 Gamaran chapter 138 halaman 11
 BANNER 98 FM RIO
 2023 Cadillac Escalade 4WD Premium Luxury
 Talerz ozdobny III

....

## PROBLEM STATEMENT
Each line of the data above is to be set down exactly.

## SOLUTION TO THIS EXERCISE
 Gamaran chapter 138 halaman 11
 BANNER 98 FM RIO
 2023 Cadillac Escalade 4WD Premium Luxury
 Talerz ozdobny III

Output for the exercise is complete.